An infant is aware but not self-aware.







Personality Development

Midlife is built into our psychology. In the first half of life we must establish a personality and an identity. In the second half of life we are called upon to expand this identity. This is driven by individuation. Individuation is the process through which all living things strive to fulfill their potential.

Starting Out Whole

We are born into the world whole and complete. This is the psychological reality for all of us. We once lived in wholeness. Our psychological reality is also that this wholeness was lost and we want to get it back. The psychological and spiritual journey of life is that of regaining the wholeness we once knew.

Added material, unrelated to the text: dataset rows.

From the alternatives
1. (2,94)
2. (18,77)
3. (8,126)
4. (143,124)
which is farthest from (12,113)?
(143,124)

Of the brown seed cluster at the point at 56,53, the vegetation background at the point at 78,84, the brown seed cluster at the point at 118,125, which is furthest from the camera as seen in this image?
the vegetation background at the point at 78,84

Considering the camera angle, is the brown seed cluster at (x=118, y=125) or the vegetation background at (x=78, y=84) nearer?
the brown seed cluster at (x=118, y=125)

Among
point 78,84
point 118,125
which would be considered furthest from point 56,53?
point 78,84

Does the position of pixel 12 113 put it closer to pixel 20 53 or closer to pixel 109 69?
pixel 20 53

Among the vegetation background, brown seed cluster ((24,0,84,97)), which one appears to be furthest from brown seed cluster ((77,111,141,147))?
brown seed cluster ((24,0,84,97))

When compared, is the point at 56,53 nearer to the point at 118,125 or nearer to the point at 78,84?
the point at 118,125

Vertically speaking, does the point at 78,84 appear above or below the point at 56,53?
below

Consider the psychological experience of an infant. The infant is conscious but not self-conscious. It is aware but not self-aware. It has no sense of it’s self. The infant lives in a magical place. We all lived there at one time. In this magical place the infant does not differentiate between itself and others. Everything seems to be ONE. If there is a need it is met without effort. What happens if the infant is wet and cries? Someone shows up to change it. If it is hungry and cries then food comes. If a toy falls to the floor or rolls away it mysteriously reappears.

Eventually, however, this wholeness is lost. The infant has a very common human experience. Frustration! One day when it cries nothing happens. No one comes. They are busy, preoccupied, or unconcerned. With frustration there is the realization that there is Me and Not Me. All is not One. The seed is planted for the beginning of self-reflective consciousness. This is the Capital letter "I" or the ego. It is the beginning of the experience of "me, my, and mine." With self-reflective consciousness the sense of wholeness is lost. We were unconsciously whole but with the birth of the ego the world has split into opposites of experience. We are thrust into the journey of life.

Life in the Garden

The world’s spiritual traditions tell us this same story of lost wholeness but in a different language. We are told in the language of symbols, myth, and scripture. The creation story of the Garden of Eden in the Judeo/Christian tradition tells us about lost wholeness.

The Garden is a place of wholeness and perfection. All needs are met and there is only one prohibition. One may not eat of the fruit of the Tree of Knowledge of Good and Evil. Eating from this tree will bring death. Such a temptation to knowledge proves too much and Eve and Adam do eat of the fruit. Their eyes are opened. They awaken to self-knowledge and to the world of opposites. They are thrown into the world of duality. Symbolically, the story tells us that when they eat of the fruit of this Tree there is the birth of self-reflective consciousness. There is the beginning of personality formation and the Ego. With the birth of the ego there is an expulsion from the garden of unconscious wholeness out into the world of individuality.

We all lived in the Garden of Eden. Our experience of it was childhood. We all "know" what it is like to be whole. While we all lost that state of unconscious wholeness we have an unconscious memory of what it was like. We all want to get back to that state but we can not return to it by going backwards. We cannot go back to retrieve the remembered wholeness so we must go forward. Thus life’s journey is to strive to regain our wholeness but do it consciously and with intention. Unconscious wholeness does not do you or anyone else any good but conscious wholeness can be made manifest in the world and shared with others.